Poetry seems to me like a haven where the student, the worker, the mother, the consumer, the prisoner, the patient, can transcend whatever roles they happen to occupy and simply be a human soul whose yearnings and memories and imagination stretch to a far-distant horizon, and beyond. Poetry is one of the things most affirmative of the human spirit that I know.

This is not an entirely new feeling on my part, since a few of the entries in my purple notebook also reflect it. One of the entries refers to a scene in Star Trek where the android Data (who is trying to be more like humans) writes a poem about his cat Spot, and then discusses it with another crew member. Another relates to an anthology I read, many many years ago, in which teenagers choose a favourite poem and then comment on it. One poem-- I think was 'Eldorado' by Poe-- was chosen by a teenage girl who wrote out the poem on nice paper, put a decorative border around it, and put it up on her wall. I was delighted by this story, as I still am. (Apologies to readers who have heard me mention both of these little recollections a million times, but it's relevant again here.)

This desire for "softness" isn't new, either, because it's always been part of what drew me to Ireland's Catholic past, especially its recent Catholic past.
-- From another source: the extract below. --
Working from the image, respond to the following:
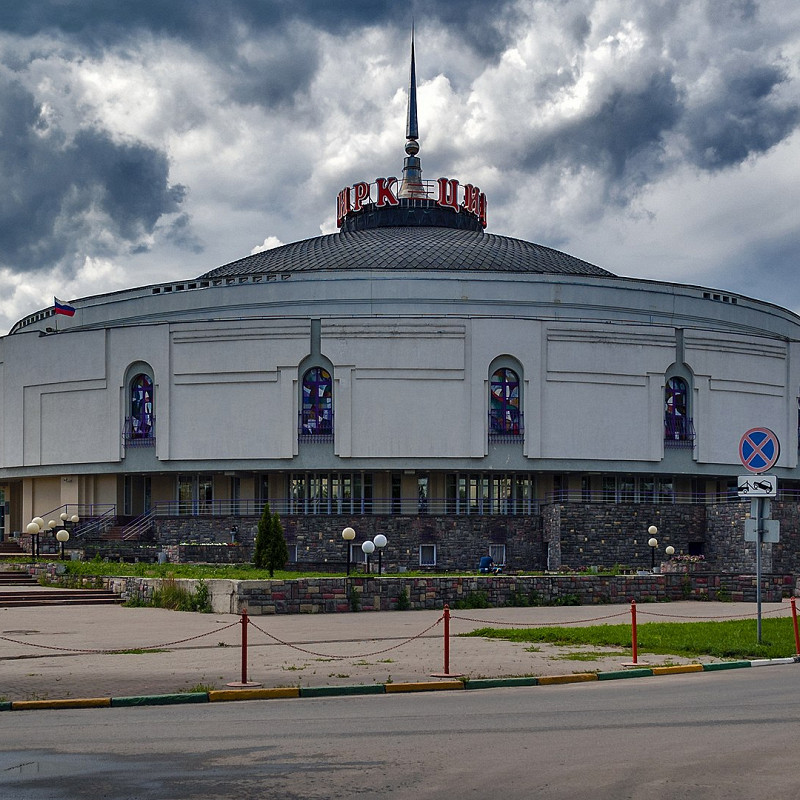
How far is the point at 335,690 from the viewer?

People think of Catholic Ireland as harsh-- harsh on women, harsh on homosexuals, harsh on Protestants, harsh on single mothers, etc. Even assuming all that is true (which I don't), I still think Catholic Ireland was gentler, softer, and more humane than contemporary Ireland. This is hard to prove in any measurable way, as it comes down to many intangibles-- language, facial expressions, even things like colour schemes. But look at any outdoors Marian shrine in Ireland, most of which went up in the 1954 Marian year. Or, indeed, look at any statue of Our Lady. There's something softer and gentler in that image than anything that secular Ireland has to show.

But let me return to poetry, and particularly the simple, artless poetry that appeals to me these days. The kind of simple,artless poems I'm looking for tend to have certain characterstics.
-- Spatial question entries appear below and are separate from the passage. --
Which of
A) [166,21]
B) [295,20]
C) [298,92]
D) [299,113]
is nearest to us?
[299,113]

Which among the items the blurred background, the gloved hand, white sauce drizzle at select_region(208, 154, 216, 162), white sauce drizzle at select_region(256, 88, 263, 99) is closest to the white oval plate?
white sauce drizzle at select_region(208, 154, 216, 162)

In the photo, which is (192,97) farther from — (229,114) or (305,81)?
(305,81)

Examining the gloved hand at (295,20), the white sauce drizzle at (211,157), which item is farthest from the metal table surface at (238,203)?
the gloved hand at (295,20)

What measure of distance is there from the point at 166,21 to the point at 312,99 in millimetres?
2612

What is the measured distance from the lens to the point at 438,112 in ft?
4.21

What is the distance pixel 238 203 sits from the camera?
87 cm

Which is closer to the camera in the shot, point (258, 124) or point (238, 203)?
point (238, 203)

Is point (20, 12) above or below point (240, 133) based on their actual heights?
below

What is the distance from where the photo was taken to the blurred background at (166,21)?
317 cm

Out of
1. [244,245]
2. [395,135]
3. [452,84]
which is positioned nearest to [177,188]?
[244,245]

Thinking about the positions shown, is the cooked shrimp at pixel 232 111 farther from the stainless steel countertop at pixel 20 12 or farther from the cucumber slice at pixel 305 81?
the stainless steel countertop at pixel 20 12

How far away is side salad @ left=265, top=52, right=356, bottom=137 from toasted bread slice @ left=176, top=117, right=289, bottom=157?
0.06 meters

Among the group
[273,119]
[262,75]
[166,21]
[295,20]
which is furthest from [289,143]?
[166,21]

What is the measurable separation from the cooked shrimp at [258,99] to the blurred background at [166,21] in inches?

First of all, I like them to fit on one page.  

I also like poems that dramatize the human condition, and the condition of the poet. I like poems that take some definite situation or image, rather than poems written from a "God's eye" point of view. This is the kind of thing I mean:

A poem about someone taking a box of old stuff from the attic, going through it, and thinking about the past.

A poem about someone in a traffic jam.

A poem about an empty room after a party.

A poem about somebody listening to a radio interview with a politician at election time.

As opposed to:

An oblique poem full of mysterious imagery, whose meaning is not obvious.

A poem describing the growth of a town over centuries.

A poem about some abstract concept such as planned obsolence.

A poem playing with language.

There's nothing wrong with the second bunch of themes-- anything can make a poem, in my view-- but it's not the sort of poem I'm thirsting for these days.

"Contemplation" poems are my favourite-- one in which somebody (either a character within the poem, or the poet outside the poem) is contemplating something. Like somebody staring into the flames of a fire, or the steam rising from a cup of tea. Or somebody standing in a busy shopping centre, and watching the crowds. Or simply the image of a child falling asleep, and the poet's thoughts on it.

The glamour of language and the glamour of writing is such that I only ever feel something is really real when someone has written about it-- and especially, written a poem about it. At particular moments, I find myself thinking: "This is the kind of thing someone might write a poem about". In a strange way, a four-line poem that a sixteen-year-old writes has more reality and potency than the international airport he writes it about. It makes the international airport more real, in a way that an article or a video could never do. Because it has passed through the filter of a human soul.

Well, if anyone has some short, artless, situation-based poems (of their own) to send me, I''d happily receive them. But I've probably damned them with such dubious praise that nobody would want to!